* **TASK INSTRUCTIONS**: Which lines of the rows below contain the word "roof"? Pick out each one and copy it in full.

* * * * *

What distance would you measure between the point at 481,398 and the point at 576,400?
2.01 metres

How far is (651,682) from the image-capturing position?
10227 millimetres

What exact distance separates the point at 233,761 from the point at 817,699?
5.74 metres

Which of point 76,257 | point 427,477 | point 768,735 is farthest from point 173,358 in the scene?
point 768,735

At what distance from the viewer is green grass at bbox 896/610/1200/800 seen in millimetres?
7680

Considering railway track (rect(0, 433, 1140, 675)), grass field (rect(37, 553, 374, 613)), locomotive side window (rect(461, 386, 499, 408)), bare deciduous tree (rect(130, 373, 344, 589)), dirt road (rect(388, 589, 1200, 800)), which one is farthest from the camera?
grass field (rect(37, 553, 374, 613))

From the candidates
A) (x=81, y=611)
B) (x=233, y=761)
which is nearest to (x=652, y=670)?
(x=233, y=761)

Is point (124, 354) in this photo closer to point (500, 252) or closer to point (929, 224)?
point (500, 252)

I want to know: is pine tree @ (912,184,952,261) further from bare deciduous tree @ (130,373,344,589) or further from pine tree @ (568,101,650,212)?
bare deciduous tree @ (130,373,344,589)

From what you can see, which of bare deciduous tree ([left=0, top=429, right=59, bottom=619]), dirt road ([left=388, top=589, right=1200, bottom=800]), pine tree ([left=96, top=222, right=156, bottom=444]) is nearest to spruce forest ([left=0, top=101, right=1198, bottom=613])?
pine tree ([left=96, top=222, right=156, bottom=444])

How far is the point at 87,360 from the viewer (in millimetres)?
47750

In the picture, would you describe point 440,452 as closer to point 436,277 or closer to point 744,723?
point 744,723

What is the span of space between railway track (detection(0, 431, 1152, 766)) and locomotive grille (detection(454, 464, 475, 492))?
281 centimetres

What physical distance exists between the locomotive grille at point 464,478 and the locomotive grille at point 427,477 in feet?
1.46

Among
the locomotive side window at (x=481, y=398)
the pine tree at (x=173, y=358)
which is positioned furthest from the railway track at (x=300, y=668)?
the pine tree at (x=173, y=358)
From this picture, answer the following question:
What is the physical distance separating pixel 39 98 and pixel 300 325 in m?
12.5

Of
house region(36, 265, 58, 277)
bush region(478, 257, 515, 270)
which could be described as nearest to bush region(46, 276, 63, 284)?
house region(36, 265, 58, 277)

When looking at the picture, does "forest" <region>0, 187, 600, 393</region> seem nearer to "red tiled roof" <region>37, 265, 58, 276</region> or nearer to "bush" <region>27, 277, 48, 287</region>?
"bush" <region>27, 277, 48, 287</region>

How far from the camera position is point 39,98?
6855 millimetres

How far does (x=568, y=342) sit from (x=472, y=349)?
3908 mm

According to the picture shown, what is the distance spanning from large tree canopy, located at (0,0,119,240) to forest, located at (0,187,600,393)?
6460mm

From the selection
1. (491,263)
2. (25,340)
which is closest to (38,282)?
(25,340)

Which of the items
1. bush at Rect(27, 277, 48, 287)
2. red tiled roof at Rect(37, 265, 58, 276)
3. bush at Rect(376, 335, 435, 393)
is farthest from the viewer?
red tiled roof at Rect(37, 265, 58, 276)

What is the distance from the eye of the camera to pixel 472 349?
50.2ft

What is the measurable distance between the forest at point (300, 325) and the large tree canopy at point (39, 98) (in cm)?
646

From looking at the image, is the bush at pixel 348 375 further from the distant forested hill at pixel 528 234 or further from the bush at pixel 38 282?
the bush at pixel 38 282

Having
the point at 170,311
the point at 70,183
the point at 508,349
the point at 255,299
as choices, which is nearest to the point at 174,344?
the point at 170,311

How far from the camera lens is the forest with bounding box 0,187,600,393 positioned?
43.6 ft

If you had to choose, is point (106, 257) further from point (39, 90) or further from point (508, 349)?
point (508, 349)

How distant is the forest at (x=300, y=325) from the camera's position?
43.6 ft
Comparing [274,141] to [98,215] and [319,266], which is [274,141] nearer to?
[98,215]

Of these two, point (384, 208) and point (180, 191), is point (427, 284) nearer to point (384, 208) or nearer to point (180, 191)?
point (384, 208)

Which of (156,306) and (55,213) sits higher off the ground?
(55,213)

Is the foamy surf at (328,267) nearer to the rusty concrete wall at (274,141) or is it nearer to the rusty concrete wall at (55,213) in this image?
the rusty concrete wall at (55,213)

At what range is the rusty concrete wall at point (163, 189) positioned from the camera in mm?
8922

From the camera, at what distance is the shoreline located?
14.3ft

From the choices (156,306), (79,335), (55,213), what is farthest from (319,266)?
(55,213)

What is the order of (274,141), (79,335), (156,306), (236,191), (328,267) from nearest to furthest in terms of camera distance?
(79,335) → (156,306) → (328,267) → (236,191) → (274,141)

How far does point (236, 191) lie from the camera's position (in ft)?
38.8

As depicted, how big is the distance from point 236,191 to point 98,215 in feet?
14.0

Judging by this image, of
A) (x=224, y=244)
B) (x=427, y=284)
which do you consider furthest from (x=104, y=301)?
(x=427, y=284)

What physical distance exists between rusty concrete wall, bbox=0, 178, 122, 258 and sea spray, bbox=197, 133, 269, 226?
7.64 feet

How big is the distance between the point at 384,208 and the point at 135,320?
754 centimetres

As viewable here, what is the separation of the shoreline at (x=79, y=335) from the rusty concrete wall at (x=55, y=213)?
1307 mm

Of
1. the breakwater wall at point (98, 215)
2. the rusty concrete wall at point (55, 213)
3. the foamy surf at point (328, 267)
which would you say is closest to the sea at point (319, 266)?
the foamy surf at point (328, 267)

* * * * *

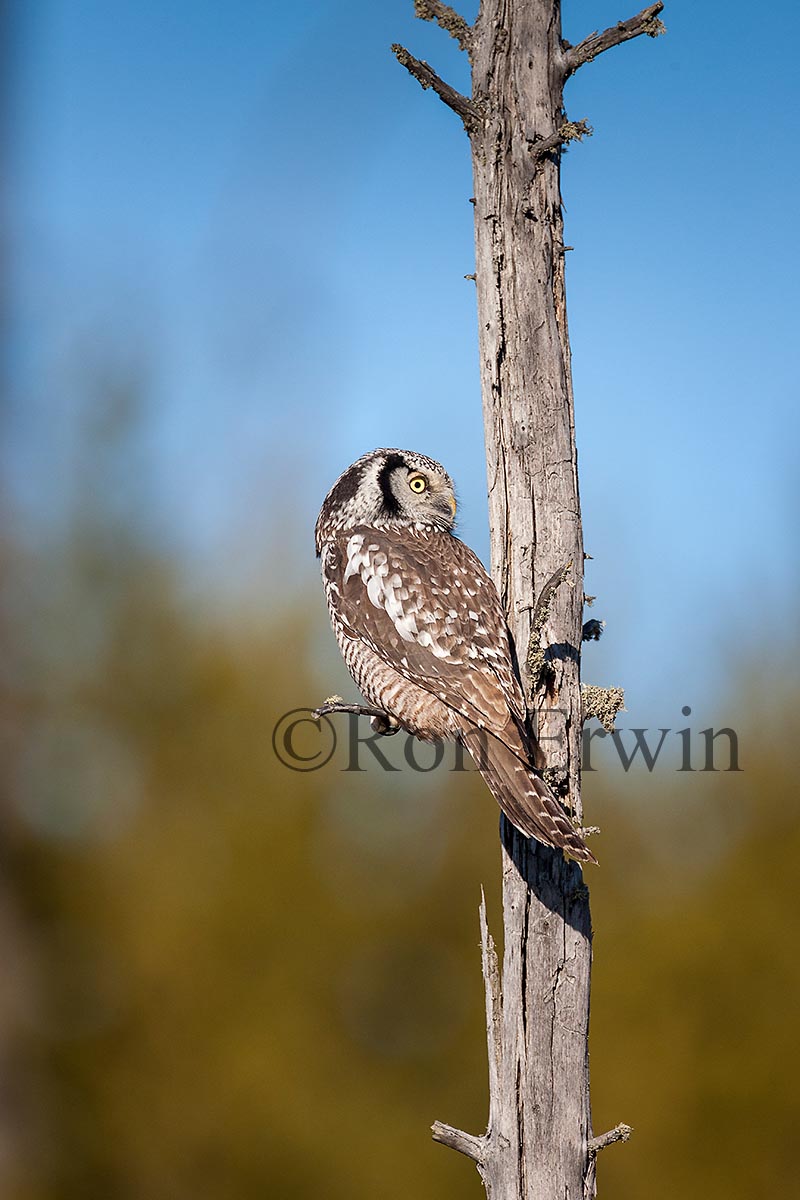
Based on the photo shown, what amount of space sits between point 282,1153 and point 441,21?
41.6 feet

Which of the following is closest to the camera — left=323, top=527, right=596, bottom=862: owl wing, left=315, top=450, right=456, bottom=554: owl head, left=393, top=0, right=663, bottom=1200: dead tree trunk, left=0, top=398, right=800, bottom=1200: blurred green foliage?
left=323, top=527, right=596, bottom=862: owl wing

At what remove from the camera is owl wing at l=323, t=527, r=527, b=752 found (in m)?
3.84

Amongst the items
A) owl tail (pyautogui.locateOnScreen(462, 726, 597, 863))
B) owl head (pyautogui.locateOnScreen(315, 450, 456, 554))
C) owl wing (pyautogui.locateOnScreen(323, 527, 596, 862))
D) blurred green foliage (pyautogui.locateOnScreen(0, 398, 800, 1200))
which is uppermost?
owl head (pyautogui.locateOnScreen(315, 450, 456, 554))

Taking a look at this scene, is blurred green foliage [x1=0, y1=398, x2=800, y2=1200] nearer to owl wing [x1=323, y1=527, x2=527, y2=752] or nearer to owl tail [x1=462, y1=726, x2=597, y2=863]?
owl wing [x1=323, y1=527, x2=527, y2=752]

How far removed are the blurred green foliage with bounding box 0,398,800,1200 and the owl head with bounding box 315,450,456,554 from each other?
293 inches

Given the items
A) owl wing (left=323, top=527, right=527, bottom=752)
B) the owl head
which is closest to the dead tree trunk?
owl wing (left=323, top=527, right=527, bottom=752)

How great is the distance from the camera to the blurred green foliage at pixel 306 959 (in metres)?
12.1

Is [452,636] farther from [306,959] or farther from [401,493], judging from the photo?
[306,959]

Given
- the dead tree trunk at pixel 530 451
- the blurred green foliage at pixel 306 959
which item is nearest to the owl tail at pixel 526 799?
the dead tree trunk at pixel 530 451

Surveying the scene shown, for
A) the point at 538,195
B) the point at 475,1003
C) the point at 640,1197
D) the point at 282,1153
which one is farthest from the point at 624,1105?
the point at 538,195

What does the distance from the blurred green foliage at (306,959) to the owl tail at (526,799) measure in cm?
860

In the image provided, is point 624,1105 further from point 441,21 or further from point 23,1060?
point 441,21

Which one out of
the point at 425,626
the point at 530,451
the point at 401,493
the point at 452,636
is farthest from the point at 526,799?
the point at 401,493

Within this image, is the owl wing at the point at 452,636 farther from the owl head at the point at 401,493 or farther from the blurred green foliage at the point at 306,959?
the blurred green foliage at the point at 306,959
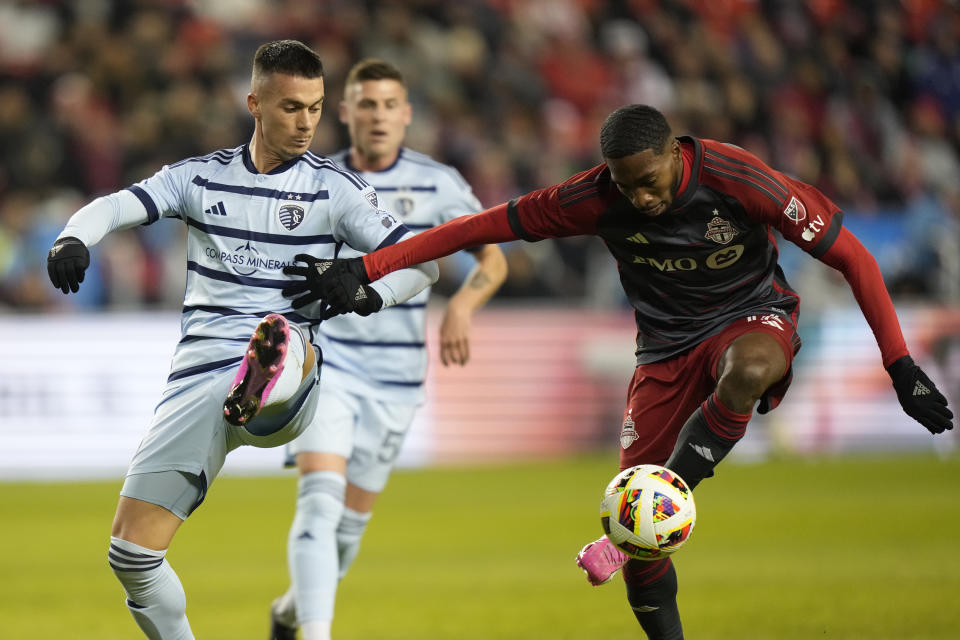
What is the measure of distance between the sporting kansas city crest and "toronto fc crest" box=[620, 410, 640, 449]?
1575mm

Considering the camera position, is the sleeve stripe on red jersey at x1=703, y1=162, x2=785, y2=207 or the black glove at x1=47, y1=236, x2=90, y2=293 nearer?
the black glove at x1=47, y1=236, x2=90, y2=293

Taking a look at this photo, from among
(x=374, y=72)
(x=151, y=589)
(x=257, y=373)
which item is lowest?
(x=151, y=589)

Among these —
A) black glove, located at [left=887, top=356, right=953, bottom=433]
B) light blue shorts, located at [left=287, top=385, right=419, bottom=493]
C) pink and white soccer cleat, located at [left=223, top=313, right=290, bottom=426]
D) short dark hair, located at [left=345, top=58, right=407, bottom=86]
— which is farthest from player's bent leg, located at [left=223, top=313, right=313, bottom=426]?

* * * * *

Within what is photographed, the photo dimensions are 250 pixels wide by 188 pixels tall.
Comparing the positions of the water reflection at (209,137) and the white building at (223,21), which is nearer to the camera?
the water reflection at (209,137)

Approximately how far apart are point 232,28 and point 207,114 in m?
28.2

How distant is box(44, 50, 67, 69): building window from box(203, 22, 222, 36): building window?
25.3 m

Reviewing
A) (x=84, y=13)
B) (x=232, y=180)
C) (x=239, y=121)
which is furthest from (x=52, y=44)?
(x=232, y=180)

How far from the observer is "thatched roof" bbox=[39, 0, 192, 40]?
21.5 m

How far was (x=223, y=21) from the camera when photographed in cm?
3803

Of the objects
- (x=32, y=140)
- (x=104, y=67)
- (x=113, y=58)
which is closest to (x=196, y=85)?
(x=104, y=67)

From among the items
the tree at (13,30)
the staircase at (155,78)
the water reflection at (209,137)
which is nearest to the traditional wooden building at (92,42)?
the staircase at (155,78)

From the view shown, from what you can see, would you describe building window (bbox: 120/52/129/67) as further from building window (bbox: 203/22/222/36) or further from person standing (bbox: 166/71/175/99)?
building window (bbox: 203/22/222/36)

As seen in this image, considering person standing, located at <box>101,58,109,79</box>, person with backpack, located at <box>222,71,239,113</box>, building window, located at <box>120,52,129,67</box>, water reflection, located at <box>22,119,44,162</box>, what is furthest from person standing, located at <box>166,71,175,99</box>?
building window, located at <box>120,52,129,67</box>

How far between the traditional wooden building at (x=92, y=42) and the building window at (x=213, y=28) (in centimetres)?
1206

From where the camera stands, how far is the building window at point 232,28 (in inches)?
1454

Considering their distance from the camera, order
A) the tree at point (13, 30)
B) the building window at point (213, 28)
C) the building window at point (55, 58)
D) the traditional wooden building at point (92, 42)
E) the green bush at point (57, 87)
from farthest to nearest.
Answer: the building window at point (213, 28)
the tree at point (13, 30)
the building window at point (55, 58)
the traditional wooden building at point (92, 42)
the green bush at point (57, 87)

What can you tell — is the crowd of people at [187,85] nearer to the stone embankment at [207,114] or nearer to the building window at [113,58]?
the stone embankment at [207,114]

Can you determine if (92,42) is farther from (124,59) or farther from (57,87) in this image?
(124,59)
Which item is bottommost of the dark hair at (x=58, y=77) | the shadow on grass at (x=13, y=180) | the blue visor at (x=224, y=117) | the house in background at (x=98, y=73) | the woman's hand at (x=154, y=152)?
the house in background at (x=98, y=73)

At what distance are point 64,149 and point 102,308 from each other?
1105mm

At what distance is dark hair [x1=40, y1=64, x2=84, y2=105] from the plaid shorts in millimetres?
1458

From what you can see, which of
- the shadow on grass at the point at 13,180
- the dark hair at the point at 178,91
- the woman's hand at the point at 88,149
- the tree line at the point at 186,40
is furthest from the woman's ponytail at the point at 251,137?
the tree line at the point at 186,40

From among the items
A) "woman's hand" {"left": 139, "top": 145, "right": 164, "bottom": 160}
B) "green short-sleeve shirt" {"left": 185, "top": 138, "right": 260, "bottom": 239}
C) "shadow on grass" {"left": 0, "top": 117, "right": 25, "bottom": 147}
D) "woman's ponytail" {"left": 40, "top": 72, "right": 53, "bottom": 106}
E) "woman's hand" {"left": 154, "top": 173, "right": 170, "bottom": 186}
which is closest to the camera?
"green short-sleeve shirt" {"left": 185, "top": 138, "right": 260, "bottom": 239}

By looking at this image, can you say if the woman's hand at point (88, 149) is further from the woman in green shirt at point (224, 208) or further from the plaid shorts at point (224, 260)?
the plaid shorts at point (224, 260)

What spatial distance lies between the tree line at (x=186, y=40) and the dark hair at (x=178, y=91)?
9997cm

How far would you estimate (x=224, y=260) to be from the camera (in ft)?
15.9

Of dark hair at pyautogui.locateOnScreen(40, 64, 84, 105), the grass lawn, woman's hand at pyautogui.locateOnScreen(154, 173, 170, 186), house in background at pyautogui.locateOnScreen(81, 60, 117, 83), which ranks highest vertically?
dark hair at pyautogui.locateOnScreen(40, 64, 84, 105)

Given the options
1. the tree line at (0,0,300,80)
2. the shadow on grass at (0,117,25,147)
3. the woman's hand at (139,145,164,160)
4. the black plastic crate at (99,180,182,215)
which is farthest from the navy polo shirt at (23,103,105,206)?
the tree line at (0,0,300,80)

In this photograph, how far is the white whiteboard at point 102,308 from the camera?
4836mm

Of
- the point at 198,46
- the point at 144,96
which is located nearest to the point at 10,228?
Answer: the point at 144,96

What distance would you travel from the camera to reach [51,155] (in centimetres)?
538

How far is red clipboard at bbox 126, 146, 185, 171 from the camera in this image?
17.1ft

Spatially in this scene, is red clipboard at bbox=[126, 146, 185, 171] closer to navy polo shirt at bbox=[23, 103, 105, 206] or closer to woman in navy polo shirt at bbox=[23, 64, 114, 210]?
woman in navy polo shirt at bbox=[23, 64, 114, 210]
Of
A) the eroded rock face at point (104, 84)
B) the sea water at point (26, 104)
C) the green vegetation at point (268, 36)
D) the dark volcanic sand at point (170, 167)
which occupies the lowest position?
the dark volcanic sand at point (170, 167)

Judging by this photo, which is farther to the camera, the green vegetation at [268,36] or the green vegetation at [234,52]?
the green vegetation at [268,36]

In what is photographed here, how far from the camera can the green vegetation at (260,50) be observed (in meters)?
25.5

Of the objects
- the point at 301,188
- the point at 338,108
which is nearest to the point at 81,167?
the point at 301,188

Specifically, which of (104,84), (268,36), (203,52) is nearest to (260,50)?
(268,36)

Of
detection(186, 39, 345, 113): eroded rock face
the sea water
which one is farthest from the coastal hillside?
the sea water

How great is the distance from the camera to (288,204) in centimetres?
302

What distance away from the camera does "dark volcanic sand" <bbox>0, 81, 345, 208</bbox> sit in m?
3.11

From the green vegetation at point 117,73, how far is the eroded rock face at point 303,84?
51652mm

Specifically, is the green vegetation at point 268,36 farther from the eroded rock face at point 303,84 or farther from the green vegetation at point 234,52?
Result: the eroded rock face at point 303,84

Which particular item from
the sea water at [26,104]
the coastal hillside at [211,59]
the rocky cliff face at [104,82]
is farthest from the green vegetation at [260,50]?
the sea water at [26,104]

* * * * *

* **FINAL RESULT**:
When looking at the picture, does "forest" <region>0, 187, 600, 393</region> seem nearer to "red tiled roof" <region>37, 265, 58, 276</region> or nearer to "bush" <region>27, 277, 48, 287</region>?
2. red tiled roof at Rect(37, 265, 58, 276)
red tiled roof at Rect(37, 265, 58, 276)
How far from the observer is "thatched roof" bbox=[39, 0, 192, 40]?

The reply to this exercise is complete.